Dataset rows

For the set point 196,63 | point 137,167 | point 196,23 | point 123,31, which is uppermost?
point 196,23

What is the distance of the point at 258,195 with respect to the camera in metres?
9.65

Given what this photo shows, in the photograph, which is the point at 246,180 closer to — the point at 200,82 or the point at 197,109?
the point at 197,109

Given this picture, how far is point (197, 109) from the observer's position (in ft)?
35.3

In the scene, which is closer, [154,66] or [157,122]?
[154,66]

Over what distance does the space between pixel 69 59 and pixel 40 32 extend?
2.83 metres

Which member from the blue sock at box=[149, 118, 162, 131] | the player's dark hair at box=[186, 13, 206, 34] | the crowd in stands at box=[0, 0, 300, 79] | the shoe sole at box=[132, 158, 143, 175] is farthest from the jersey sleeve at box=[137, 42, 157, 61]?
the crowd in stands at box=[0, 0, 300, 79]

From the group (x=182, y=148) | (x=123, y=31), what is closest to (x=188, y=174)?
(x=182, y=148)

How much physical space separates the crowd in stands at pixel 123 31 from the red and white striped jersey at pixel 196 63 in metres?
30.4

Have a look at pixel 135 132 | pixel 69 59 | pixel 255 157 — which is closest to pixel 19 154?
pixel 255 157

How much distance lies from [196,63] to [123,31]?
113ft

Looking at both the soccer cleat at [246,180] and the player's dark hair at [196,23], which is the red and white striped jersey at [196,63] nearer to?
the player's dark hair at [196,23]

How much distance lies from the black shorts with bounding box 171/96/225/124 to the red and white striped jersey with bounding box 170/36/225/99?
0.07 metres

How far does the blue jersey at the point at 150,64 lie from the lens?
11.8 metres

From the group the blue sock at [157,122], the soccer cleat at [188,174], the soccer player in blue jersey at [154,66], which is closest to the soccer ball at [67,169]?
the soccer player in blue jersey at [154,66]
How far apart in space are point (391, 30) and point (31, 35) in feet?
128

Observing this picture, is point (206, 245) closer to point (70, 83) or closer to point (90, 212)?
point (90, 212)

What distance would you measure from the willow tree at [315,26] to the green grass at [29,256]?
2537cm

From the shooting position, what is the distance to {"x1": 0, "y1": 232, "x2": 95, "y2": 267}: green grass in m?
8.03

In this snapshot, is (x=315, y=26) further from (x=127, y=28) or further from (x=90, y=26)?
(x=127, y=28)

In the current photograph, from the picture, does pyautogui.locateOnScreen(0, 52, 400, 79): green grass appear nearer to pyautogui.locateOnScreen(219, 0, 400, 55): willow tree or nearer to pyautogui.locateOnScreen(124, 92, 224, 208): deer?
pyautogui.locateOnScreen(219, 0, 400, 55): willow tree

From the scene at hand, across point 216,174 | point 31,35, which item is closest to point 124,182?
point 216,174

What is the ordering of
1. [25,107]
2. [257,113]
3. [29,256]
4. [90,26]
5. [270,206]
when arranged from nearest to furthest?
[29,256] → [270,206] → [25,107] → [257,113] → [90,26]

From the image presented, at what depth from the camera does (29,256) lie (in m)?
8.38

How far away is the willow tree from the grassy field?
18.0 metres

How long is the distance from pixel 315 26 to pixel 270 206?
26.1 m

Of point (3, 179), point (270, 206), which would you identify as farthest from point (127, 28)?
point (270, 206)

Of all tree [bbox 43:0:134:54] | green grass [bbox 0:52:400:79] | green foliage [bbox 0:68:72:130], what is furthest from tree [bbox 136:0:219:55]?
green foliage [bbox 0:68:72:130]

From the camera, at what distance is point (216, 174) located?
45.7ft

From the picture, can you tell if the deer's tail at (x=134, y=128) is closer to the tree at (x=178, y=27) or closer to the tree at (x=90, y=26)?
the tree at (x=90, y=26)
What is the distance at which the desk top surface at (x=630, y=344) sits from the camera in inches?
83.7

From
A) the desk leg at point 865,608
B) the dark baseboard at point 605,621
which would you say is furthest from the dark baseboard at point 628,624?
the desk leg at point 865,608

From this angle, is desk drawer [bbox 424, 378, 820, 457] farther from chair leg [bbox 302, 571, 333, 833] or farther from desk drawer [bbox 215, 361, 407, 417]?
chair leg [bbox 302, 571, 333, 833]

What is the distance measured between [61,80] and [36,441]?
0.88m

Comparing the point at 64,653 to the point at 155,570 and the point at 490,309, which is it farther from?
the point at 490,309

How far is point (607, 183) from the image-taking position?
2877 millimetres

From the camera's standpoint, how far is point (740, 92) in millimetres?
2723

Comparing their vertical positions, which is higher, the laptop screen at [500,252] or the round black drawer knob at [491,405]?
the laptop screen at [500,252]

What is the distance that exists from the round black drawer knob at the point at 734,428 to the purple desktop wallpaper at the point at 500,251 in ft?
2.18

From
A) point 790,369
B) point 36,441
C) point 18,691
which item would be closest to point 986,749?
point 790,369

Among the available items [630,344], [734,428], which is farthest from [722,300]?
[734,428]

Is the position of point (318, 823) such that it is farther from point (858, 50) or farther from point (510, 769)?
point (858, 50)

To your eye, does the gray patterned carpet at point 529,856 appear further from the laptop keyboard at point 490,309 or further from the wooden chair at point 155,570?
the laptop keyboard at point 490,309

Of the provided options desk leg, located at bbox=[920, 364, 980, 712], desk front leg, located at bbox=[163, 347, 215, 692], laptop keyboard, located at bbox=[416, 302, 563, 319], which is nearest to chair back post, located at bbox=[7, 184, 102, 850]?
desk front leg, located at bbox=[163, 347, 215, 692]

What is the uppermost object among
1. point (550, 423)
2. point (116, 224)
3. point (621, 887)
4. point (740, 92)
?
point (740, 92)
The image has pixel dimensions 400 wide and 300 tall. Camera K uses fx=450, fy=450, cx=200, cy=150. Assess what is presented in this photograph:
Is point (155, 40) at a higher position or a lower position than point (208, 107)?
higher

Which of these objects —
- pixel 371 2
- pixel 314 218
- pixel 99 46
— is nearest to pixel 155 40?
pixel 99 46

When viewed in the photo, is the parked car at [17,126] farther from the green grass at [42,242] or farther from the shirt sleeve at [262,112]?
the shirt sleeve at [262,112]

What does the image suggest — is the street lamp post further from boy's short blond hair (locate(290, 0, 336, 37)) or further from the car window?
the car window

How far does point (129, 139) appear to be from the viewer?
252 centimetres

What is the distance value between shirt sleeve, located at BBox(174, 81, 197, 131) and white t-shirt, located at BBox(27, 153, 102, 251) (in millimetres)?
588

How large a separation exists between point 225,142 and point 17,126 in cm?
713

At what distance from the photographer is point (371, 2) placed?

PROBLEM TO SOLVE | Copy the rows above word for word, starting with the line that contains "Given what this" and going on through the line that contains "2.83 metres".

RESULT |
Given what this photo shows, in the photograph, which is the point at 246,180 closer to — the point at 200,82 or the point at 197,109?
the point at 197,109

Given this picture, how far is point (197, 109) from the observer's position (in ft)?
35.3

In the scene, which is closer, [154,66] or [157,122]?
[154,66]

Over what distance does the space between pixel 69 59 and pixel 40 32 extend?
2.83 metres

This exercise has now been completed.